## [Extrait présenté]

——

Le final dans la flotte est plutôt spectaculaire…et un peu grotesque si tu veux mais j'aime beaucoup pour ma part les multiples incertitudes qui précèdent l'épilogue. Vendig qui à l'air de croire qu'il a séduit la jeune femme, le double de son amour de jeunesse sans que l'on sache s'il s'agit encore du manipulateur ou si on est dans la continuité de ce personnage qui semble en quête de rachat. Vic, l'ami d'enfance, le témoin de toute une vie, qui croit que l'histoire va se répéter, etc...
En profiteur opportuniste, je recase mon propre texte sur ce film, posté ailleurs il y a quelques mois au moment de la sortie de l'édition française.
L'impitoyable (Ruthless) 1948
Réalisation : Edgar G. Ulmer
Production : Arthur S. Lyons . Distribution : Eagle-Lyon
Scénario : Alvah Bessie, S.K. Lauren, Gordon Khan
d'après le roman "Prelude to Night" de Dayton Stoddart
Photographie : Bert Glennon
Musique : Werner Janssen
Avec :
Zachary Scott (Horace Vendig)
Louis Hayward (Vic Lambdin)
Diana Lynn (Martha Burnside/Mallory Flagg)
Sydney Greenstreet (Buck Mansfield)
Lucille Bremer (Christa Mansfield)
Martha Vickers (Susan Duane)
Au cours de la grande réception donnée par le millionnaire Horace Woodruff Vendig ou il doit annoncer la création d'une fondation destinée à promouvoir la paix, il retrouve au milieu des invités prestigieux, Vic Lambdin, son ami d'enfance qui fut aussi son partenaire en affaires, accompagné d'une amie, la pianiste Mallory Flagg. Frappé par la ressemblance entre Mallory et Martha Burnside, son amour de jeunesse, le millionnaire se rappelle le premier virage décisif de sa vie, un accident qui aurait pu tourner au drame. Alors qu'ils étaient encore enfants, la barque sur laquelle avait pris place Martha, Vic et lui-même s'était renversée mais il avait sauvé la vie de la jeune fille ce qui avait permis à l'enfant délaissé par ses parents d'être recueilli par ceux de Martha. Ce n'était que la première étape d'une longue ascension sociale…
Les différents flashbacks qui viennent interrompre le déroulement de la réception qui est censé être le couronnement de la carrière de Vendig permettent de montrer l'évolution du personnage au cours de son ascension. Car si Vendig toute sa vie s'est servi des autres pour grandir voire a pris aux autres ce qu'ils possédaient, que ce soit leurs biens, leurs relations professionnelles ou leurs femmes avant de les abandonner une fois qu'il avait pu en retirer tout le profit possible, il n'a pas toujours été l'être impitoyable et sans scrupules qu'il deviendra au sommet de la réussite. A l'origine de son ambition démesurée, il y a les traumatismes subis dans l'enfance. Le jeune adolescent délaissé par ses parents séparés est une gêne pour sa mère exigeante, dominatrice, qui accable de reproches Horace et qui a le sentiment d'avoir fait une mauvaise alliance en épousant un pêcheur et propriétaire de taverne alors qu'elle est issue d'une famille autrefois prospère, "Les Woodruff du Maine". Elle souffre de cette dégradation et souhaite, au moment de l'accident, refaire sa vie avec un autre homme. Horace, qui est aussi rejeté par la nouvelle compagne de son père, un brave type joueur et faible est sans doute incapable d'aimer et de trouver le bonheur autrement que dans la recherche infatigable de la réussite matérielle qu'il va aller arracher aux gens qui vont l'accueillir et permettre son ascension. Mais bien évidemment pas encore dans l'enfance ou de manière inconsciente car c'est bien Horace qui va tout de même se débrouiller pour se faire "adopter" par la riche famille Burnside, les parents de la jeune fille a qui il avait sauvé la vie.

——

## [Matériel source]
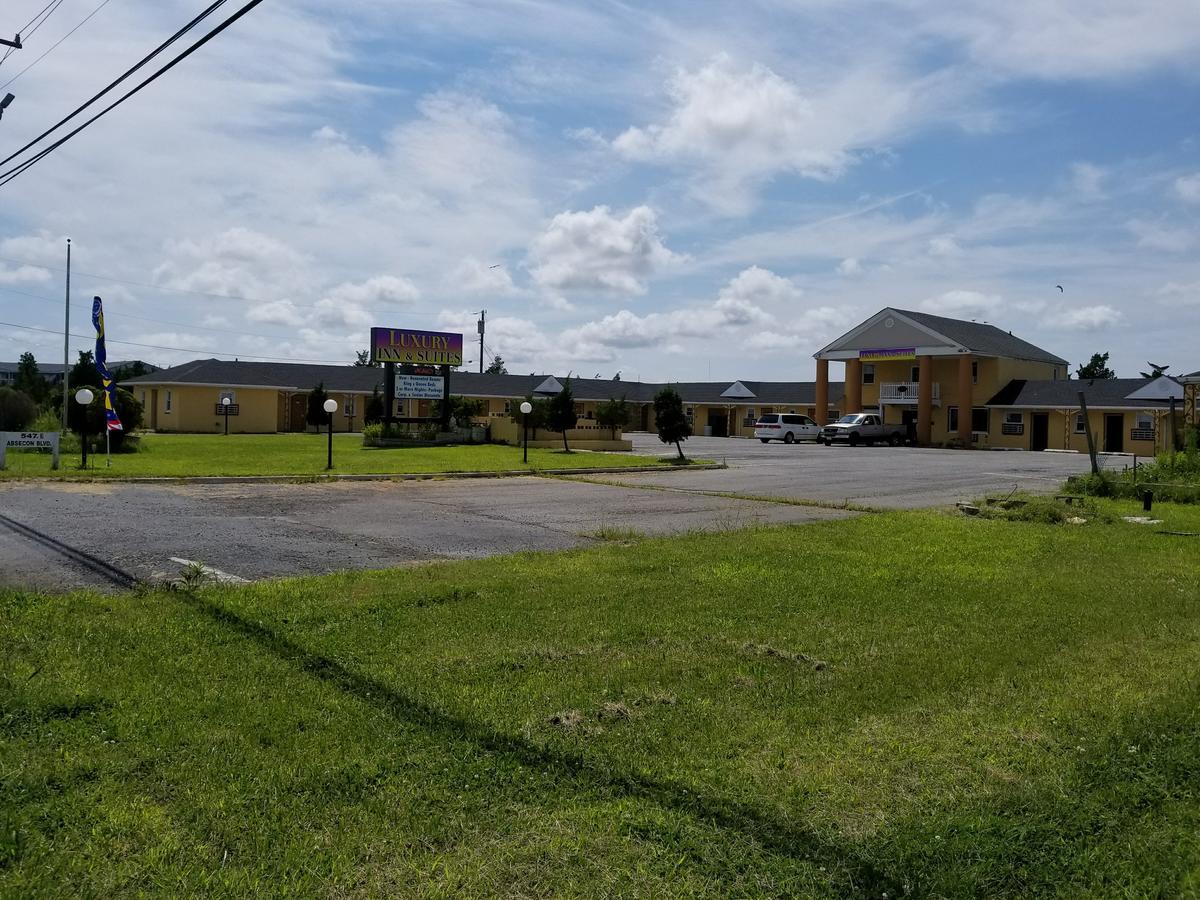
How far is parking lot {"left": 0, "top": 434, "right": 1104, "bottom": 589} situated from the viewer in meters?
10.6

——

## [Énoncé 1]
Modifiez la fiche technique de l'extrait présenté en la reprenant de "L'impitoyable (Ruthless) 1948" jusqu'à "Vickers (Susan Duane)", et remplacez "Réalisation" par "Mise en scène".
## [Énoncé 2]
Résumez en deux phrases l'extrait présenté sur le film L'impitoyable.
## [Énoncé 3]
Selon l'extrait présenté, de quel roman le film L'impitoyable est-il tiré ?

## [Réponse 1]
L'impitoyable (Ruthless) 1948
Mise en scène : Edgar G. Ulmer
Production : Arthur S. Lyons . Distribution : Eagle-Lyon
Scénario : Alvah Bessie, S.K. Lauren, Gordon Khan
d'après le roman "Prelude to Night" de Dayton Stoddart
Photographie : Bert Glennon
Musique : Werner Janssen
Avec :
Zachary Scott (Horace Vendig)
Louis Hayward (Vic Lambdin)
Diana Lynn (Martha Burnside/Mallory Flagg)
Sydney Greenstreet (Buck Mansfield)
Lucille Bremer (Christa Mansfield)
Martha Vickers (Susan Duane)

## [Réponse 2]
Lors d'une réception où il doit annoncer une fondation pour la paix, le millionnaire Horace Woodruff Vendig retrouve son ami d'enfance Vic Lambdin, accompagné de la pianiste Mallory Flagg, dont la ressemblance avec Martha Burnside, son amour de jeunesse, lui rappelle l'accident de barque où il sauva la vie de Martha avant d'être recueilli par les parents de celle-ci. Des flashbacks montrent comment cet enfant délaissé par ses parents séparés est devenu un homme impitoyable qui s'est servi des autres pour s'élever.

## [Réponse 3]
Du roman "Prelude to Night" de Dayton Stoddart.